We run our script using the  option to start out and stop the profiler programmatically. Please see the official documentation for full details on profiling from the nsys cli.

nsys profile 
  --capture-range=cudaProfilerApi 
  --trace=cuda,nvtx,osrt 
  --output=baseline 
  python train.py

This ends in a  trace file that we copy over to our development machine for evaluation.

With a view to draw a comparison to PyTorch profiler, we define an alternate training loop programmed with PyTorch Profiler and annotated with the torch.profiler.record_function utility:

from torch.profiler import (
    profile, record_function, schedule, tensorboard_trace_handler
)

with profile(
    schedule=schedule(wait=0, warmup=WARMUP_STEPS, 
                      energetic=PROFILE_STEPS, repeat=1),
    on_trace_ready=tensorboard_trace_handler('./baseline'),
    record_shapes=True,
    with_stack=True
) as prof:
    for i in range(TOTAL_STEPS):
        with record_function("get batch"):
            batch = next(data_iter)
        with record_function("copy batch"):
            batch = copy_data(batch)
        with record_function("compute"):
            compute_step(model, batch, optimizer)
        prof.step()

The throughput of our baseline experiment is 2.97 steps-per-second. In the subsequent sections we’ll use the profile traces to discover performance bottlenecks in our training step and take a look at to enhance on this result.

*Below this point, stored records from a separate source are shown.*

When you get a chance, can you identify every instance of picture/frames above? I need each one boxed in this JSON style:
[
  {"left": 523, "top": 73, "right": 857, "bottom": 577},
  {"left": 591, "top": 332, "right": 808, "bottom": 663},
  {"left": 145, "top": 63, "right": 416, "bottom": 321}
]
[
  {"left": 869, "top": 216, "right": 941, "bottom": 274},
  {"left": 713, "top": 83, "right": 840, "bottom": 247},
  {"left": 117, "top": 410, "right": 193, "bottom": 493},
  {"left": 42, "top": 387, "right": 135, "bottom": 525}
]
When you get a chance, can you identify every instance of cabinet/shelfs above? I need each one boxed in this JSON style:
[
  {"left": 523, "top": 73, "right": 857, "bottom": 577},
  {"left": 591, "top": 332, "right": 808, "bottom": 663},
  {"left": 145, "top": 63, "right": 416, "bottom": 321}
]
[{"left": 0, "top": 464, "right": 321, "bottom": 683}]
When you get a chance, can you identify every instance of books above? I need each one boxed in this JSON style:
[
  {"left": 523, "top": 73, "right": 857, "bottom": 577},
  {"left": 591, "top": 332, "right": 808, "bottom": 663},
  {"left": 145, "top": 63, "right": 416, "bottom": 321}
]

Baseline Performance Evaluation

To investigate the resultant nsys trace file, we open it within the Nsight Systems GUI application. Within the image below we zoom in on the timeline of two of the training steps captured by the profiler:

Baseline Nsight Systems Profiler Trace (by Writer)

The trace accommodates a wealth of data, only a subset of which we’ll touch on on this post. Please see the nsys documentation for added functionalities and features.

The timeline is split into two parts: the CUDA section which reports GPU activity and the threads section which reports the CPU activity. The CUDA section makes a transparent distinction between the GPU kernel (compute) activity (90.9%) and memory activity (9.1%). The highest bars in each section report the utilization of every of the resources and each sections include an NVTX section with the coloured annotations we included in our training step. We note the next observations:

  1. The GPU is idle for roughly 50% of every training step. This may be seen by the portion of time taken by each batch (in blue) within the GPU NVTX bar and the massive blocks of whitespace in between them.
  2. The GPU activity for every batch starts immediately after the “get batch” activity has accomplished on the CPU. It starts with the host-to-device memory copy, marked in light green and continues with the kernel computations, marked in light blue.
  3. Once the CPU has launched the GPU memory and compute commands for batch , it proceeds to the subsequent batch within the training loop — resulting in a partial overlap of batch  on the CPU with batch  on the GPU.
  4. The overwhelming majority of the CPU thread is spent on the “get batch” activity. This constitutes the first bottleneck in our baseline experiment.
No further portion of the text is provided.